Answering data science interview questions: one of the trickiest obstacles you will have to overcome in your quest to become a data scientist!
It might calm your nerves to know that almost every job seeker struggles. That’s because data science interview questions cover a bunch of different topics (data science is an interdisciplinary field, after all) and those cheeky interviewers love to throw you the odd curveball.
The first step to hitting those curveballs out of the park is to see them coming, and to see them coming you’ve got to be confident about the rest of your game.
So, you must do your homework! An interviewer can spot someone who hasn’t from a mile away, but you wouldn’t be here if you didn’t know that already though, would you?
There are plenty of articles out there that will give you all the example answers you could hope for and yes, technical questions will come up (so, it’s worth brushing up on the details). But to remember one hundred-odd different examples would only serve to confuse you more, plus what if a question comes up you didn’t study for?
We want to take you through the interview typology. Show you what data science interview questions are made of and what the interviewers are looking for. Each section will include tips and strategies on how to best approach a question in a logical way, and what do data scientists love? That’s right…
The money!… O.K, the logic!
Data scientists go crazy over logic, so it makes sense for you to comprehend the underlying principles, rather than to repeat someone else’s words.
This is not only how you understand the game, but how you win it!
The following are the types of question we will cover, you can read them in whichever order you like, as long as it’s logical!
- Technical questions
- Practical experience questions
- Behavioural questions
- Scenarios (A.K.A case study questions)
1. Technical questions
A strong grasp of mathematics, statistics, coding, and machine learning is a must for a data scientist. You are likely to be asked to demonstrate your hands-on technical skills but prepare to show off your theoretical techniques, too!
You must possess a considerable amount of knowledge, as your interviewer will want to measure that knowledge. They will also want to know how well you can articulate complex concepts – Something any data scientist should be comfortable doing.
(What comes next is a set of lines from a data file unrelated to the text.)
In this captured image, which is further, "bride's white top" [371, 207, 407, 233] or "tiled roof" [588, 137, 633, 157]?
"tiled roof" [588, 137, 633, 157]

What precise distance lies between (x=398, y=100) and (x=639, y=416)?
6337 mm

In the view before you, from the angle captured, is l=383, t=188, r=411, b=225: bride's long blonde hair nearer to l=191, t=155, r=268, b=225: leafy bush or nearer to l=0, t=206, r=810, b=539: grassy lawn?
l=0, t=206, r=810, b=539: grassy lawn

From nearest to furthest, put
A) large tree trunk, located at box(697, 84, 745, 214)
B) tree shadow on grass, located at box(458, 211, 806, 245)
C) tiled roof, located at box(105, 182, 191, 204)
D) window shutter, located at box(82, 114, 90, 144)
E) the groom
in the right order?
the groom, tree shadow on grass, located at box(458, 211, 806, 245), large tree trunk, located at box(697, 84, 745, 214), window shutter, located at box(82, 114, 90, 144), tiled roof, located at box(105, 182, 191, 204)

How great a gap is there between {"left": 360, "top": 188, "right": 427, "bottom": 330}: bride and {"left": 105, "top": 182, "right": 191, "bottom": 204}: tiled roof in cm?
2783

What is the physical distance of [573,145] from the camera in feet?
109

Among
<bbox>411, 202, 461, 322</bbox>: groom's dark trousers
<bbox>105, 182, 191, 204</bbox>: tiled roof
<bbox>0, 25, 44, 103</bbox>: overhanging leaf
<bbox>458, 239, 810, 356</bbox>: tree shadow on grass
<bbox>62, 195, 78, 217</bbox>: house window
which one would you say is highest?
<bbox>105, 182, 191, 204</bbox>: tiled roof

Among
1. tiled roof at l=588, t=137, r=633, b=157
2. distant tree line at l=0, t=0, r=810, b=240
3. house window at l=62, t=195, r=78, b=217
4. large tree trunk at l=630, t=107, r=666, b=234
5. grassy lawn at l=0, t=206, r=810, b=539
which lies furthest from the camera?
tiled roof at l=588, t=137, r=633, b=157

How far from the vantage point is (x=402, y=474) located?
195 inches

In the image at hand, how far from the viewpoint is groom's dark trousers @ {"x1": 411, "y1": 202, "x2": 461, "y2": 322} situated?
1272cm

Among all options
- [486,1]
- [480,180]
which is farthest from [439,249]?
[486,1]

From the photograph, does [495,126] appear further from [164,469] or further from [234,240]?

Mathematics underpins the study of machine learning, statistics, algorithms, and computer architecture, among others. So, applied maths is at the heart of the matter. Showing a good grasp of mathematics signals to the interviewer that you could quickly adapt to those other fields.
Be prepared to answer some quick (mental) maths questions, such as:
- What is the sum of numbers from 1 to 100?
- A snail falls down a well 50ft deep. Each day it climbs up 3ft, and each night slides down 1ft. How many days does it take him to get out?
- You have a 10x10x10 cube, made of one thousand 1x1x1 cubes. If you remove the outer layer of this structure, how many cubes will you have left?
Questions like these are to check you have basic maths skills and shouldn’t be too tricky for you.
Things become a little more interesting when encountering puzzle questions. Employers use them to test your lateral thinking. Use them as an opportunity to show off your problem-solving skills. Think outside the box. Be sure to vocalise your solution. This will give the interviewer an idea of how you go about solving a problem, even if you don’t come to the right solution (or maybe you found an even better solution and the interviewer won’t believe you unless you tell them how you came to it).
Here are some real-life data science interview questions:
- A race track has 5 lanes. There are 25 horses and one would like to find out the 3 fastest horses of those 25. What is the minimum number of races one would need to conduct to determine the 3 fastest horses?
- Four people need to cross a rickety bridge at night. Unfortunately, they have a single torch and the bridge is too dangerous to cross without one. The bridge is only strong enough to support two people at a time. Not all people take the same time to cross the bridge. Times for each person: 1 min, 2 mins, 7 mins and 10 mins. What is the shortest time needed for all four of them to cross the bridge?1
Finally, there are those hard maths problems.
It is unlikely that you’ll be given an equation to solve, rather you’ll be asked a simply worded question which requires conceptual preparation to answer. Furthermore, it may intertwine with probability theory, even if it seems it doesn’t.
Some examples are:
- Consider an extension of rock, paper, scissors where there are N options instead of 3 options. For what values of N is it possible to construct a fair game, whereby ‘fair’ we mean that for any move that a player plays there are an equal number of moves that beat it or lose to it?
- In a country in which people only want boys, every family continues to have children until they have a boy. If they have a girl, they have another child. If they have a boy, they stop. What is the proportion of boys to girls in the country?
- A fair coin is tossed at each stage. The player wins the game when tails appears. The payoff depends on the number of heads that appeared prior to the tails. If the game ends at the first stage, the payoff is 2 dollars. If it ends on the second stage, it is 4 dollars. On the third – 8 dollars, and so on. At each stage the payoff for winning doubles. What would be a fair price to pay a casino for entering the game?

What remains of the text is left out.